Навстречу попался мужик Семен Кольцов, живший бедно, неподалеку от реки. Поздоровавшись, староста просит Семена пройти по правому порядку улицы и оповестить мужиков о сходе. Семен согласился исполнить эту просьбу, потому что собирался попросить у Трофима Пахомыча немного денег для расчета косцов.

Сам староста пошел по левому порядку улицы, он подходил к каждой избе и стучал по раме увесистой суковатой палкой.

– Эй, старшой, на сход собираться! [254/255]

К окну подходит старший семейства с заспанной рожей, из-за него выглядывают бабы, ребятишки.

– Ты что, Трофим Пахомыч?

– Сход, слышь, собираться, аль оглохли, черти!

Старшой почесывается и отходит от окна. Чертыхаясь и проклиная все на свете, Трофим Пахомыч идет дальше.

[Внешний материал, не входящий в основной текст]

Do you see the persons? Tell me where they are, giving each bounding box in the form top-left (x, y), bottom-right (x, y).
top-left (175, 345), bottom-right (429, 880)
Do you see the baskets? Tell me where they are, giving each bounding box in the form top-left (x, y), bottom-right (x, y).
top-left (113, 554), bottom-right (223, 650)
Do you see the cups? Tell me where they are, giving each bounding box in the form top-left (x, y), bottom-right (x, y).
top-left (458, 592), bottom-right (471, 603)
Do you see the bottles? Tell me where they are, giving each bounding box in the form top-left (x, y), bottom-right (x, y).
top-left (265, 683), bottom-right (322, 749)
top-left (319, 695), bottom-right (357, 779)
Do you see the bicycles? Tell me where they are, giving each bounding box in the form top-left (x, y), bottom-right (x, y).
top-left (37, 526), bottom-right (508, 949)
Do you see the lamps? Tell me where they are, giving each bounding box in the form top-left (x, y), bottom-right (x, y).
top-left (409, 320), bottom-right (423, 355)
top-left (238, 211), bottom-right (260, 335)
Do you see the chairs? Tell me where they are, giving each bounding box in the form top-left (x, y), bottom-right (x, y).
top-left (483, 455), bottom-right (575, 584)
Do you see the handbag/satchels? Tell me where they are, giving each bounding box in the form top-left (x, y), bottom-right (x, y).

– Хозяевы, ей! не промедля ни одной минуты на сход, живо!..

Наконец, весь порядок пройден, теперь можно ожидать, что через полчаса начнут собираться мужики; староста идет домой отдыхать.

Жена, увидав его недовольное лицо, с испугом спрашивает:

– Ты что, отец, аль не все слава Богу?

Вопрос жены раздражает Трофима Пахомыча.

– Не твое дело, – сердито говорит он, – принеси квасу холодного.

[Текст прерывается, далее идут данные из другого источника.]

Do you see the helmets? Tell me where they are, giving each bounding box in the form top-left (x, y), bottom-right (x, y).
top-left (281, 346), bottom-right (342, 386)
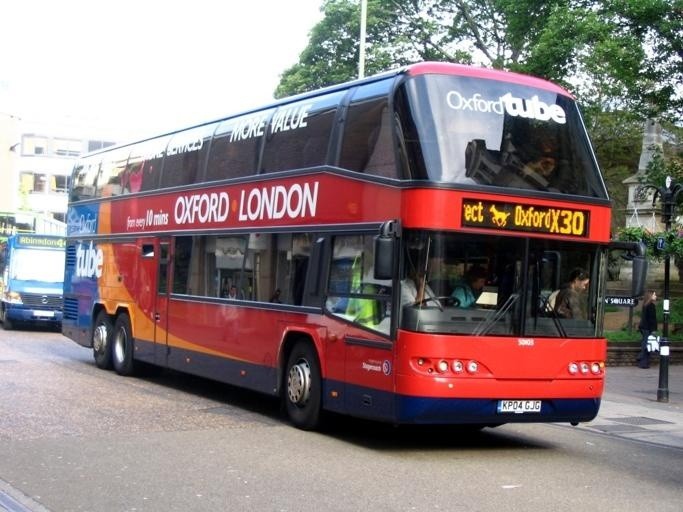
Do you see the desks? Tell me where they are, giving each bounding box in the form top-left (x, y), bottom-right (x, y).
top-left (636, 175), bottom-right (682, 403)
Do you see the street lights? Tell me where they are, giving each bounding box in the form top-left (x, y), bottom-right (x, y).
top-left (545, 289), bottom-right (561, 312)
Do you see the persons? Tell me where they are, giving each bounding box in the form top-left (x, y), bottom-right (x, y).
top-left (638, 289), bottom-right (657, 369)
top-left (400, 255), bottom-right (488, 307)
top-left (558, 267), bottom-right (591, 320)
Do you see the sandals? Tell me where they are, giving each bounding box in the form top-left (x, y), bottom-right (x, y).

– Да ведь я так, не со зла.

– Ладно… ладно.

Напившись холодного квасу, Трофим Пахомыч успел даже немного соснуть, прежде чем работник доложил ему, что начали собираться мужики.

Он надел только что смазанные дегтем сапоги, поддевку, новый картуз и пошел на сход.

III

С обоих концов деревни поодиночке и небольшими группами лениво идут мужики. У лавочки на груде бревен уже собралось человек десять, среди них был и сердитый господин.

Подойдя к собравшимся, Трофим Пахомыч снял картуз и поклонился.

– Здорово, почтенные.

Мужики тесно обступили его и начали допытывать, насчет чего собрался сход.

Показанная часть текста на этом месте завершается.